ACTIVITY:
Span requested from the data below: the line with "HAS Magic Flow" through the line with "Chain Strap Handles", both included. Give only these lines again, exactly, and leave every picture out.
[Opening SUPPLIED DATA section]
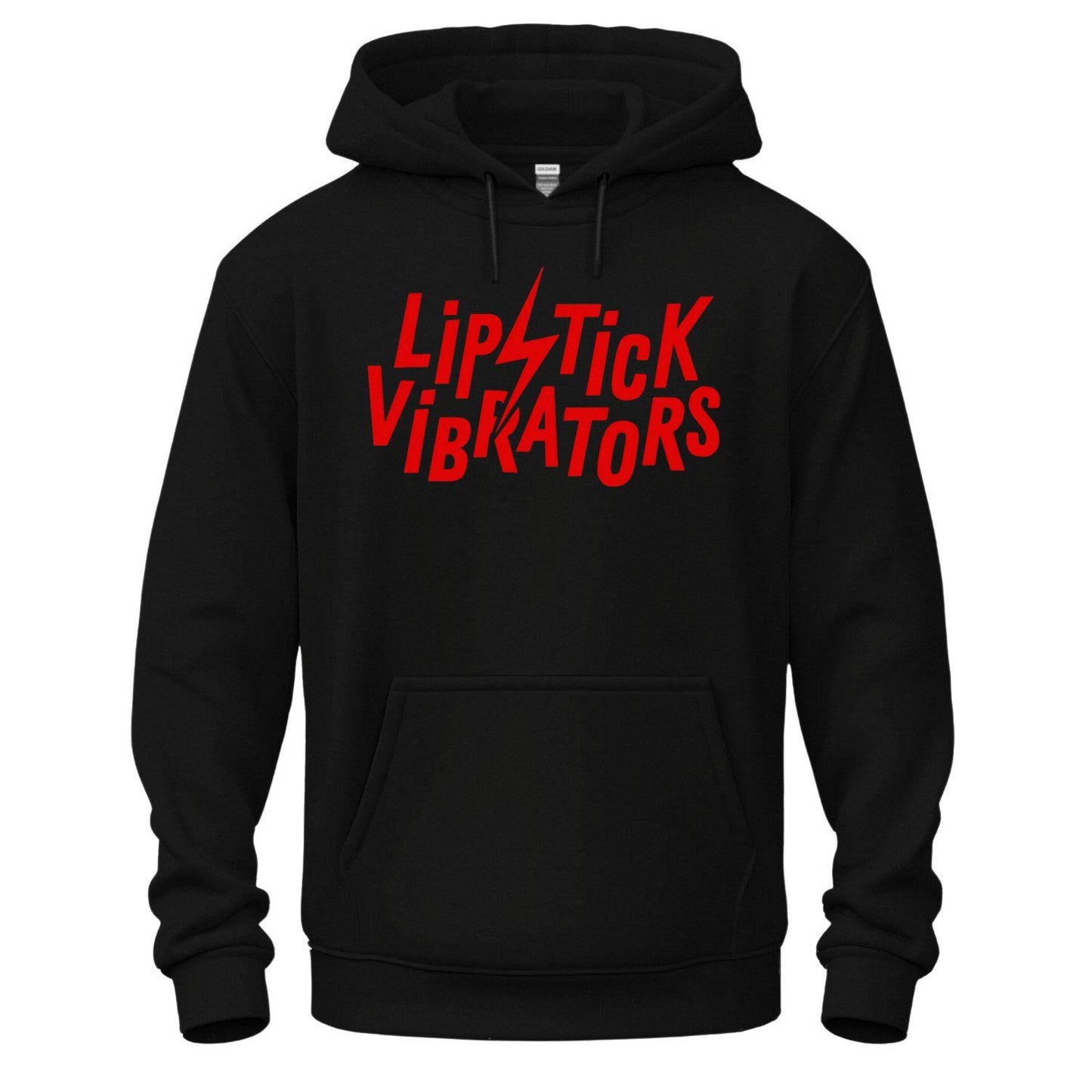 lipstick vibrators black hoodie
[Closing SUPPLIED DATA section]
[Opening SUPPLIED DATA section]
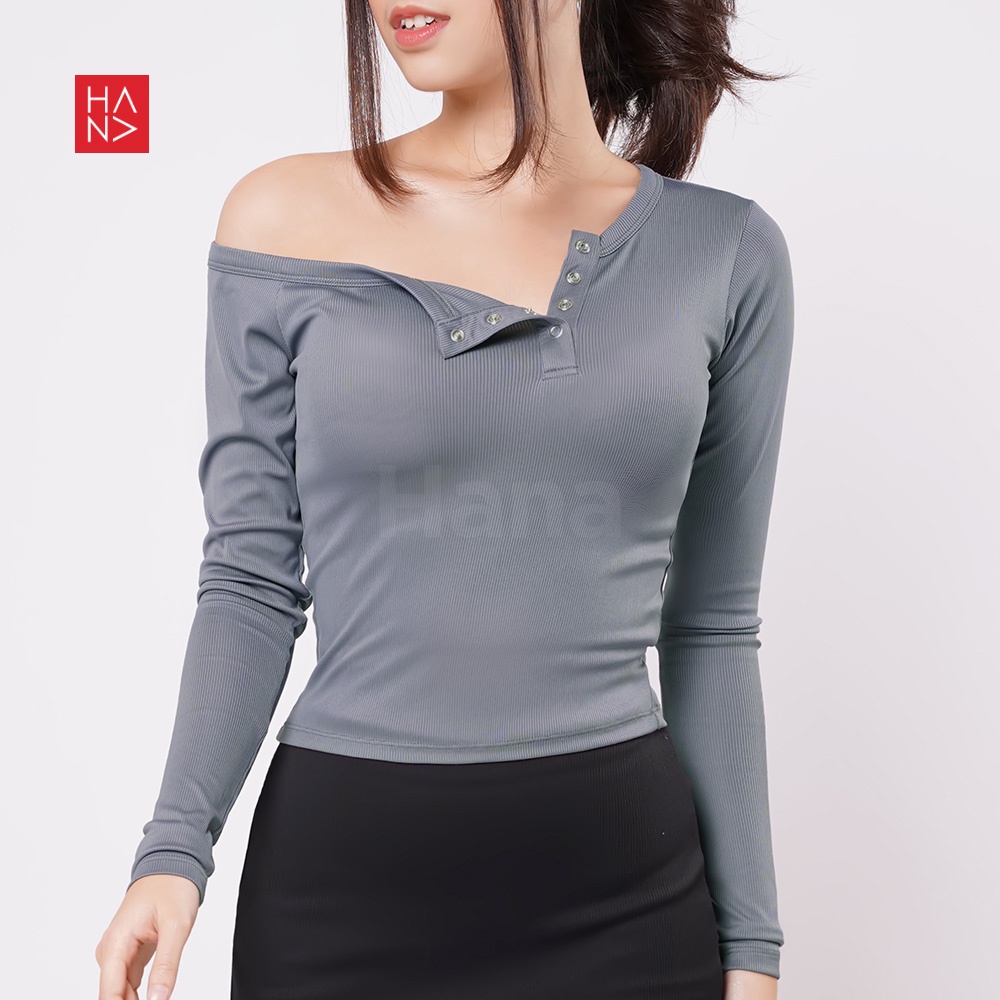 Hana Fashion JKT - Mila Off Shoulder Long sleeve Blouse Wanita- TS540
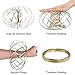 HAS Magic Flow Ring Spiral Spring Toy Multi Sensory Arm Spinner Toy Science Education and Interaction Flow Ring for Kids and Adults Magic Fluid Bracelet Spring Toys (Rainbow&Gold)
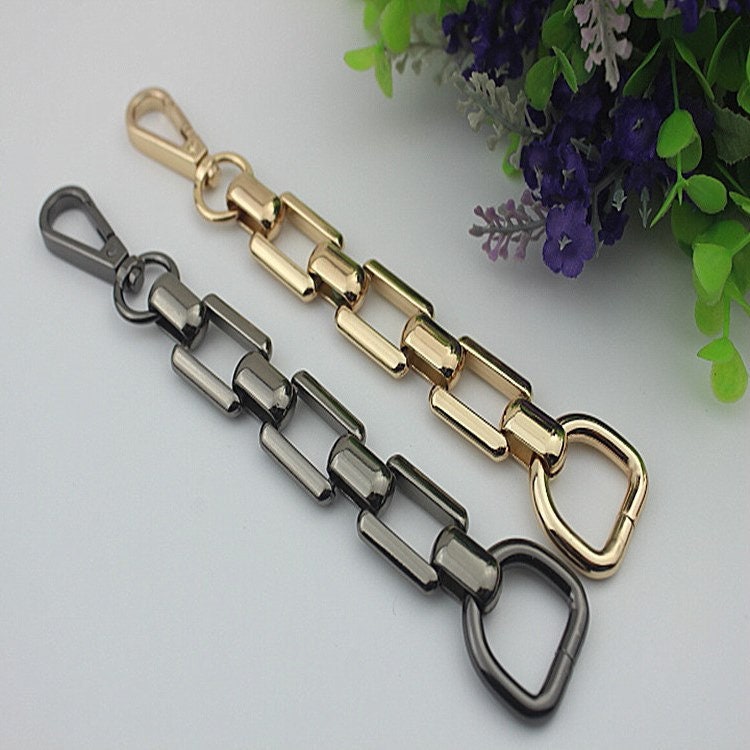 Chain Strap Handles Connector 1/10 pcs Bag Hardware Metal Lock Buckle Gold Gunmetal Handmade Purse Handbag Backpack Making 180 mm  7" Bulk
[Closing SUPPLIED DATA section]
EXERCISE RESPONSE:
 HAS Magic Flow Ring Spiral Spring Toy Multi Sensory Arm Spinner Toy Science Education and Interaction Flow Ring for Kids and Adults Magic Fluid Bracelet Spring Toys (Rainbow&Gold)
 Chain Strap Handles Connector 1/10 pcs Bag Hardware Metal Lock Buckle Gold Gunmetal Handmade Purse Handbag Backpack Making 180 mm  7" Bulk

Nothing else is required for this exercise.